Brief: For the records below, output word for word the lines from the one with "Positano In Love Sandali Artigianali Sunny" up to and including the one with "2025 BMW i7 60 - Photo 39". No pictures.

Data listing:
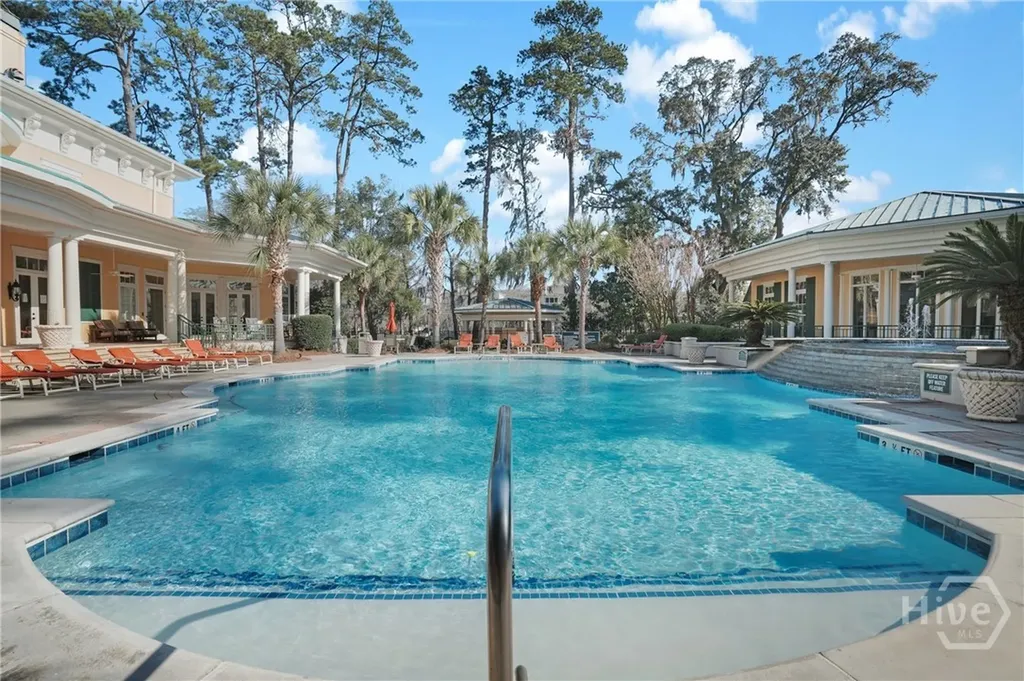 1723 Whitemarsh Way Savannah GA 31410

...

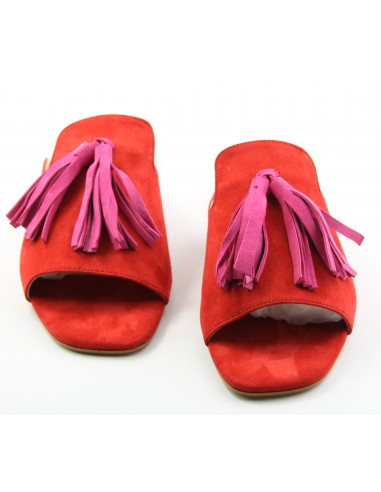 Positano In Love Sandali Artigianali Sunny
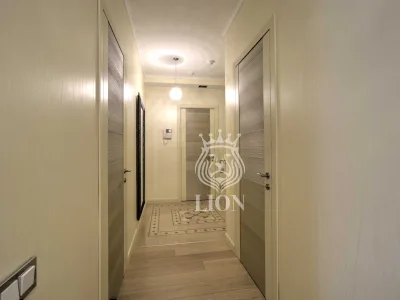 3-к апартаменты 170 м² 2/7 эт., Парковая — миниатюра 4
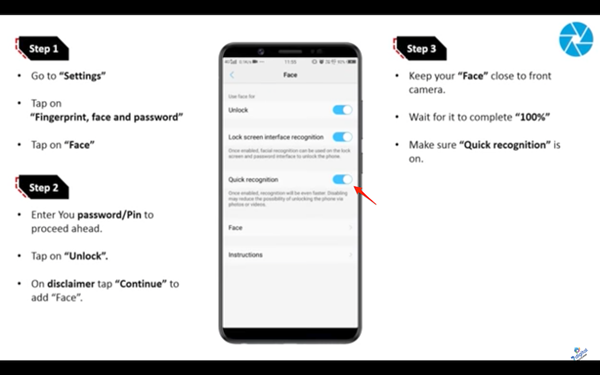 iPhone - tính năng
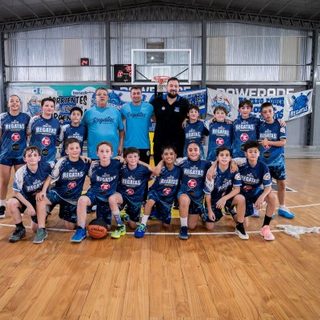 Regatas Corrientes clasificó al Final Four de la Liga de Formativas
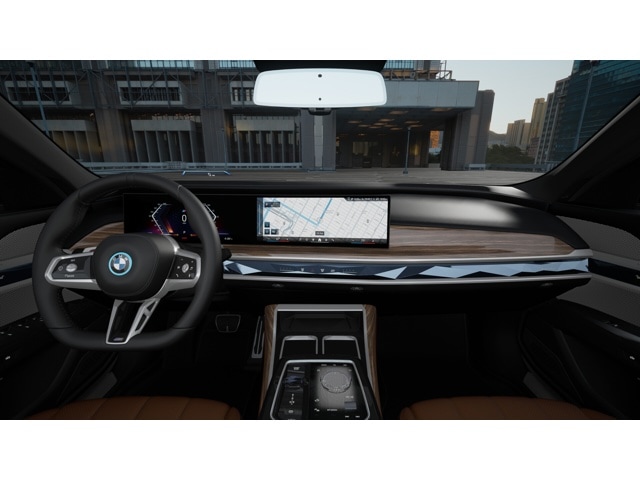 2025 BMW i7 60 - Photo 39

Result below:
 Positano In Love Sandali Artigianali Sunny
 3-к апартаменты 170 м² 2/7 эт., Парковая — миниатюра 4
 iPhone - tính năng
 Regatas Corrientes clasificó al Final Four de la Liga de Formativas
 2025 BMW i7 60 - Photo 39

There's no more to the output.